(THE RECORDS)
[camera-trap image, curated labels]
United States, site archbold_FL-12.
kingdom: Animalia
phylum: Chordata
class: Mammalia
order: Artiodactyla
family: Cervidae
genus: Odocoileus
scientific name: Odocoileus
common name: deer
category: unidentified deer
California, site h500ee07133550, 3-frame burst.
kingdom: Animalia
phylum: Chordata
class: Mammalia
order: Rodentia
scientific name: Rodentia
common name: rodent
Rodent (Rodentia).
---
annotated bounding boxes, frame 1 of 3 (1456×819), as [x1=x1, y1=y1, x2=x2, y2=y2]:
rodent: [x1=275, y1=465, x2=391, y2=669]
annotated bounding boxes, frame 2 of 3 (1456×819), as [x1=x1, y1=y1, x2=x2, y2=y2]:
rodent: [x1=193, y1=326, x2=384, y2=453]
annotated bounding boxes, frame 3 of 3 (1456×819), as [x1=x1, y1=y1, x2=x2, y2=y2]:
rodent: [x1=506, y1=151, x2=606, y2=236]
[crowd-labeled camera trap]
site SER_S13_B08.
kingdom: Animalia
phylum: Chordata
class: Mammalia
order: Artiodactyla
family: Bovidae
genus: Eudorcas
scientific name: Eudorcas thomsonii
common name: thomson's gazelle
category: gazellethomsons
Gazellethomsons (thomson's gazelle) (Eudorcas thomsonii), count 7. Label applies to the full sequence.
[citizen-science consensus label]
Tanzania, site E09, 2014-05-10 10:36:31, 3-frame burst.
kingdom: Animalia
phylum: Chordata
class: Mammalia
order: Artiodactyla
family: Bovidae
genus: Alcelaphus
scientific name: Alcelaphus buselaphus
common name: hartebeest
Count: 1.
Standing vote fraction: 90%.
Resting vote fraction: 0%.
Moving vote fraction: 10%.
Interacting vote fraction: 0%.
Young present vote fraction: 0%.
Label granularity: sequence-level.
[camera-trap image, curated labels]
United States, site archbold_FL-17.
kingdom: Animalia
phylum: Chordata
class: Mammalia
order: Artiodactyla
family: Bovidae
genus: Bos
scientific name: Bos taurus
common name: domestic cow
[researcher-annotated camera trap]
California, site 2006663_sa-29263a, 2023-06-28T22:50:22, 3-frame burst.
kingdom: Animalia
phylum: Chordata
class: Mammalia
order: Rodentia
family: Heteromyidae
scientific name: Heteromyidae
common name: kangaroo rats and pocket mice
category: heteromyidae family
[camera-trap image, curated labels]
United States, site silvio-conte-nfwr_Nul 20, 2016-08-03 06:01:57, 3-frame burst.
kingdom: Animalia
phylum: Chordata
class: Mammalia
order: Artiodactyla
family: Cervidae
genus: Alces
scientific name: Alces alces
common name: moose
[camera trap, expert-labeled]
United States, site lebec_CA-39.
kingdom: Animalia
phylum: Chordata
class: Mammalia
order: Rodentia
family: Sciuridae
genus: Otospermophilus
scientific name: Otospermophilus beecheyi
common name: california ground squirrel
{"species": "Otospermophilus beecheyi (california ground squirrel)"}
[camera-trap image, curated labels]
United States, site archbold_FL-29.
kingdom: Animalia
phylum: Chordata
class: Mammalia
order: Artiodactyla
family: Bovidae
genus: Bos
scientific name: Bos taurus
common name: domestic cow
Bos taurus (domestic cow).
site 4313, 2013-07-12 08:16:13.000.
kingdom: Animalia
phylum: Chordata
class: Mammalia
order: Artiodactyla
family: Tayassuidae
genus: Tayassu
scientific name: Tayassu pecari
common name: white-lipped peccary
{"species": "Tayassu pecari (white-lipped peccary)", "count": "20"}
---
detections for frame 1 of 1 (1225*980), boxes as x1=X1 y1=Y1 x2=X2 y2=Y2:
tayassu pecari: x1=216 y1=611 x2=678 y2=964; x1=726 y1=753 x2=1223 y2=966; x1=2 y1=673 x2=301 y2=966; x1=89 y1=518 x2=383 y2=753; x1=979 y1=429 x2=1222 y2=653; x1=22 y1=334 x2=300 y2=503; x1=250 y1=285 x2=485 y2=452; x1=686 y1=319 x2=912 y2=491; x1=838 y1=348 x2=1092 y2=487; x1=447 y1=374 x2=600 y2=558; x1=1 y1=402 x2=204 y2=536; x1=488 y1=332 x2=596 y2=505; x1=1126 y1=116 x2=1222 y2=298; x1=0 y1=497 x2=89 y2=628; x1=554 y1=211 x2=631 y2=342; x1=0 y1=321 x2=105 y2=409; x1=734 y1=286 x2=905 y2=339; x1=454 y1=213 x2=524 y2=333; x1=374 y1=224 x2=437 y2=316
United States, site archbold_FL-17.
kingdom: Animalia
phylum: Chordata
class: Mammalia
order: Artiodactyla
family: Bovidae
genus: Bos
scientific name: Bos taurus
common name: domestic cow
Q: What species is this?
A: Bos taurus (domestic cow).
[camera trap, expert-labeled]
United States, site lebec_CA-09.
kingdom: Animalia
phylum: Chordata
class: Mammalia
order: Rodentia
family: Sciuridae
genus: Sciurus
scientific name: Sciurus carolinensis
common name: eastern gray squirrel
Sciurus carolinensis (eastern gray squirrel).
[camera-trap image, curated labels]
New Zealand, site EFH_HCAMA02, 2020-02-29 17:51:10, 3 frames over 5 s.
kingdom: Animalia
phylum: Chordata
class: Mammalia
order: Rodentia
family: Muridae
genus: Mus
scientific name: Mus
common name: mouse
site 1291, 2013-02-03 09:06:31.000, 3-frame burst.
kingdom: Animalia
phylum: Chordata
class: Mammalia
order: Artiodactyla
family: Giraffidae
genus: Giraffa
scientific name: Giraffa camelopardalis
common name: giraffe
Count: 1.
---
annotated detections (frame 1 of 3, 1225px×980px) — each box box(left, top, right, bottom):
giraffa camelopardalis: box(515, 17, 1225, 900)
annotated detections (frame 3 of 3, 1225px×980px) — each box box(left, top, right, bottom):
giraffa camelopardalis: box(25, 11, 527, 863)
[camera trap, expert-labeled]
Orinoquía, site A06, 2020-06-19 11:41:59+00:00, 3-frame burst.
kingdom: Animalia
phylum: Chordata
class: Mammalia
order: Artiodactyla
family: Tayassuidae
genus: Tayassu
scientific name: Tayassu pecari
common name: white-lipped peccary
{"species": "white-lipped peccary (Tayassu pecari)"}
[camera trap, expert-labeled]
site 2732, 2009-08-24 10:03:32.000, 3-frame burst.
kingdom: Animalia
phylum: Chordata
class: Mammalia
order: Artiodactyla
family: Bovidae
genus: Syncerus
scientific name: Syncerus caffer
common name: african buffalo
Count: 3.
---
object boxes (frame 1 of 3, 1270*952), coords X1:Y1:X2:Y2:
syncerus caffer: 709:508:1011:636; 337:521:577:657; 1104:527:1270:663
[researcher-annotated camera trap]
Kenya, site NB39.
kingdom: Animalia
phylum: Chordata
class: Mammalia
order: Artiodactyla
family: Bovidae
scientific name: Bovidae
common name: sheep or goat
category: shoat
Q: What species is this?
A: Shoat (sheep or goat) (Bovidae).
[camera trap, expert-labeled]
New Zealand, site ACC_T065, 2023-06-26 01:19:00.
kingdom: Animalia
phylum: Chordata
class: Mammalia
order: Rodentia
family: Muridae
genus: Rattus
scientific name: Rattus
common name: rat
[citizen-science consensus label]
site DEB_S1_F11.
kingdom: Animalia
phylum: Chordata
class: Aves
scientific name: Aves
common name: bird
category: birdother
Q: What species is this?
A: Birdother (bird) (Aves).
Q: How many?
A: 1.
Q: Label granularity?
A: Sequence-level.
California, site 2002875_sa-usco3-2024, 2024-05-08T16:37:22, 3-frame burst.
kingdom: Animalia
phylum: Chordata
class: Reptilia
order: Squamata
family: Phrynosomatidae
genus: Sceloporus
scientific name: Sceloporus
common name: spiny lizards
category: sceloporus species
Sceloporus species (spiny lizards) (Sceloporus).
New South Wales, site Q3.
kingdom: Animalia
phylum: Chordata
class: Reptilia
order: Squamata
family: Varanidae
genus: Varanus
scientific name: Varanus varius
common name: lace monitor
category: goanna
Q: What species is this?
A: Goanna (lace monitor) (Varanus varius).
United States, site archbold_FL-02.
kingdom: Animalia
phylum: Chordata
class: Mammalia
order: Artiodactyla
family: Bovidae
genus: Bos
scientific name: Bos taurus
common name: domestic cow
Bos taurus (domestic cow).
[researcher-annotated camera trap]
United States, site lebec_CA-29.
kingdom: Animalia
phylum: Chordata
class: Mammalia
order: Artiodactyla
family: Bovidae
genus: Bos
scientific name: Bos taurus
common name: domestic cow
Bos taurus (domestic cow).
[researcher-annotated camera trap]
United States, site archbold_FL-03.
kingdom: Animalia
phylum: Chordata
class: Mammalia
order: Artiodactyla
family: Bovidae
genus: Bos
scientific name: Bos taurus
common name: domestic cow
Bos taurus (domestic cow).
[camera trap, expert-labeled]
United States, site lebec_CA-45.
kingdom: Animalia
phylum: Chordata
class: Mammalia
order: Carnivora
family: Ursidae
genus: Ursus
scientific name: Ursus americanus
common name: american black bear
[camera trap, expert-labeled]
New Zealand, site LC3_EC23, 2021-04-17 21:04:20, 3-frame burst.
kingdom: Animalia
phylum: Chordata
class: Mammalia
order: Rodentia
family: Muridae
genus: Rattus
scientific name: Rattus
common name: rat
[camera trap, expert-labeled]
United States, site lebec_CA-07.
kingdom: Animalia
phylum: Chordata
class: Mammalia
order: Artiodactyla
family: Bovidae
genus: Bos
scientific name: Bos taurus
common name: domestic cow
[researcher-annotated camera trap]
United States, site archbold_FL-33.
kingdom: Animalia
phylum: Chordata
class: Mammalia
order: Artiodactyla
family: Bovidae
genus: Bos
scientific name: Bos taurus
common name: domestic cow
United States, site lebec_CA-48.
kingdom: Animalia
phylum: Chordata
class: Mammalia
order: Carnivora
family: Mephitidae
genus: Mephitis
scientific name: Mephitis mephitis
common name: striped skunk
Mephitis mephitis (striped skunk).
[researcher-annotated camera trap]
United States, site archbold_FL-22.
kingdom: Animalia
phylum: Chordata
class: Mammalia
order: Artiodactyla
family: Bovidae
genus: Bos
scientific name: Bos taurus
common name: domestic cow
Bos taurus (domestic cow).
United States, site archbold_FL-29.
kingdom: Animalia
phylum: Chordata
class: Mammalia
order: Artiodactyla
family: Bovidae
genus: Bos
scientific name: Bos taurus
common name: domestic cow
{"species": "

(TASK PROMPT)
Only the lines from the start of the material through the line bearing "category: unidentified deer" are needed, restated exactly, with both end lines included.

(REPLY TO THE EXERCISE)
[camera-trap image, curated labels]
United States, site archbold_FL-12.
kingdom: Animalia
phylum: Chordata
class: Mammalia
order: Artiodactyla
family: Cervidae
genus: Odocoileus
scientific name: Odocoileus
common name: deer
category: unidentified deer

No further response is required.